Use the private key to calculate the signature of the entire signature output file. At the same time, write the signature result and the previously claimed public key information into CERT.RSA for storage.

3.2 Package signature verification

The main logic of signature verification of a package during installation is implemented in the verifyCertificate function of the JarVerifier.java file. The main idea is to extract the certificate and signature information in cert.rsa, obtain the signature algorithm and other information, and then calculate it according to the previous method of signing the apk, and compare the obtained signature and summary information with the one saved in the apk.

Step 1. Extract the certificate information and verify the integrity of cert.sf.

1. First find out whether there are DSA and RSA files.
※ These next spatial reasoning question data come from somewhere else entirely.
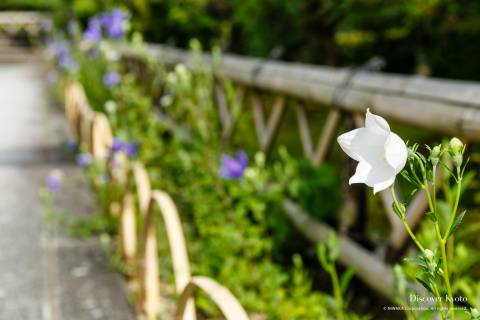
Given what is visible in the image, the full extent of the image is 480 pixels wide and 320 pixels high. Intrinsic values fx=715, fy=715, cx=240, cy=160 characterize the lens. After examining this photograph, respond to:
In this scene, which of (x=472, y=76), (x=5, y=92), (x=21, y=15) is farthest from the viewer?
(x=21, y=15)

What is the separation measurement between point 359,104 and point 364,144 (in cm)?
201

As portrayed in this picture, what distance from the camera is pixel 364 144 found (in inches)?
37.6

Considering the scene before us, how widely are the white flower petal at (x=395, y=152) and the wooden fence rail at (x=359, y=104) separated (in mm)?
1439

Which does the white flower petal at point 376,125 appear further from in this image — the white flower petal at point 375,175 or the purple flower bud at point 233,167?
the purple flower bud at point 233,167

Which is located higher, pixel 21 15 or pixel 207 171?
pixel 207 171

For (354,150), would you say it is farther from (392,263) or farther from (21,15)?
(21,15)

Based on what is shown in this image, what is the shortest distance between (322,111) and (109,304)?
5762 mm

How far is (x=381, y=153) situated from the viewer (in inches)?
37.2

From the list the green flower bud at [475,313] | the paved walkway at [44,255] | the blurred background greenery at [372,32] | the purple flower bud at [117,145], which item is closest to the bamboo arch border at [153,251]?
the paved walkway at [44,255]

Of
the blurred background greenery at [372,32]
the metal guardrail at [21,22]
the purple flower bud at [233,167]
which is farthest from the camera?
the metal guardrail at [21,22]

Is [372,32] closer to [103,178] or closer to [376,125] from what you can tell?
[103,178]

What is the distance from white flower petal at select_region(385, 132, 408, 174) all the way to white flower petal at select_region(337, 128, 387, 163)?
37 mm

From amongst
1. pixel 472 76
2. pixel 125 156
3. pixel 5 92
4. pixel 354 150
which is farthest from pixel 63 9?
pixel 354 150

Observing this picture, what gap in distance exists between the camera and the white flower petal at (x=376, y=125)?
2.98 feet
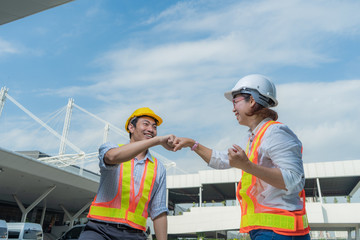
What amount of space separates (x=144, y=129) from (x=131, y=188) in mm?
640

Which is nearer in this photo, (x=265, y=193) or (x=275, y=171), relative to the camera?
(x=275, y=171)

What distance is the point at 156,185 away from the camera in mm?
3174

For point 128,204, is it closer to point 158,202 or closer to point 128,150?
point 158,202

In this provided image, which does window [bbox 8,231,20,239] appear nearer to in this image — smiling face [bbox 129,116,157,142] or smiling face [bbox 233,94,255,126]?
smiling face [bbox 129,116,157,142]

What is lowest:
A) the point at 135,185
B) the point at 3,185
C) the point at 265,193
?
the point at 265,193

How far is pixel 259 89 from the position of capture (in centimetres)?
223

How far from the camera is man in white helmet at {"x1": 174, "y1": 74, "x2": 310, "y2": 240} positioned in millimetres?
1791

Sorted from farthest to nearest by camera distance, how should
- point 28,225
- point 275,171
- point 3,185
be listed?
point 3,185, point 28,225, point 275,171

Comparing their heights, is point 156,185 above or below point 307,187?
below

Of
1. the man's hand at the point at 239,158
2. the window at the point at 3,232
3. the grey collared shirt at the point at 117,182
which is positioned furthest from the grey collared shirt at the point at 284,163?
the window at the point at 3,232

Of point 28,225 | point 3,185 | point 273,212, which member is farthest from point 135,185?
point 3,185

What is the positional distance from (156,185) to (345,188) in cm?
3775

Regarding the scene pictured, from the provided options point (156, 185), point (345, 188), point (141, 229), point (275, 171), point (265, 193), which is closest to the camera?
point (275, 171)

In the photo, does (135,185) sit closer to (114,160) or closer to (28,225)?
(114,160)
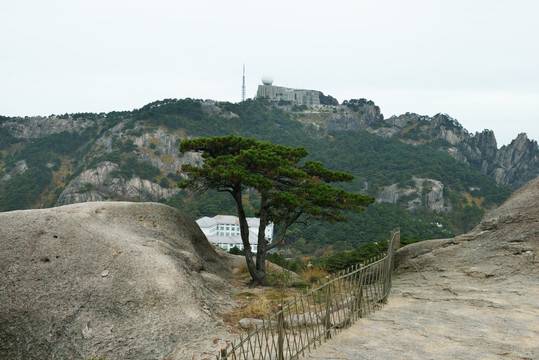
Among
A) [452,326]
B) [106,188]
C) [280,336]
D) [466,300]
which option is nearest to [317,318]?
[280,336]

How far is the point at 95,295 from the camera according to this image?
916cm

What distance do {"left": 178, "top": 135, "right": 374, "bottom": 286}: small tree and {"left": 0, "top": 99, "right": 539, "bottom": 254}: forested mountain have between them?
52059 millimetres

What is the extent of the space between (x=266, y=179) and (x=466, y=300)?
25.1 feet

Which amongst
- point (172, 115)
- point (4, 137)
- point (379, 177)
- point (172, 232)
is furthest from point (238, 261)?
point (4, 137)

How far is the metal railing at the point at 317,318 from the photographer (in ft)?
21.6

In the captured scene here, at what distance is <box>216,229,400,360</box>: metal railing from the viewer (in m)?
6.58

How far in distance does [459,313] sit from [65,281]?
31.1ft

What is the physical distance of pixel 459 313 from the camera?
9.07 metres

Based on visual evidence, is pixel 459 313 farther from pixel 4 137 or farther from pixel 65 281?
pixel 4 137

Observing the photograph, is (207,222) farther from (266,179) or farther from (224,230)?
(266,179)

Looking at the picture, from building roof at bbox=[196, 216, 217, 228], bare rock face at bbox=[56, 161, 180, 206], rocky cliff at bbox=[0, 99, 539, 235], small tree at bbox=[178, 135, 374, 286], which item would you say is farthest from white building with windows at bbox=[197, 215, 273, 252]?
small tree at bbox=[178, 135, 374, 286]

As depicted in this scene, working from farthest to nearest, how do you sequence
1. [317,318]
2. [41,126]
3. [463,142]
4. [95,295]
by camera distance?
[463,142] → [41,126] → [95,295] → [317,318]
If found, decode them and then read all the certificate lists in them (these certificates will be saved in the Package information for subsequent use).

2. Read the signature data information block list in this file, and only take the first signature data block. Read the publisher and certificate serial number.

3. According to the certificate serial number, match all the certificates obtained previously and find the matching certificate.

4. Read the signature algorithm and encoding method from the previously obtained signature data block

5. Read the cert.sf file and calculate the entire signature, compare it with the signature (in encoded format) in the data block, if they are the same, the integrity check is successful.

Step 2. Use the summary information in cert.sf to verify the integrity of MANIFEST.MF.

Extract the signature data blocks starting with SHA1-Digest-Manifest or SHA1-Digest from cert.sf (-Digest-Manifest is the summary information of the entire MANIFEST.MF, and the others are the summary information of other files in the jar package), and verify these data blocks one by one. The verification method is to regard cert.sf as many entries, each of which contains some basic information, such as the digest algorithm used in this entry (SHA1, etc.), which file in the jar package the digest is calculated for, and what the digest result is. When processing, first find the file information in each digest data, then read it from the jar package, and then use the digest algorithm before -Digest to calculate. If the calculation result matches the information saved in the digest data block, then the verification is completed.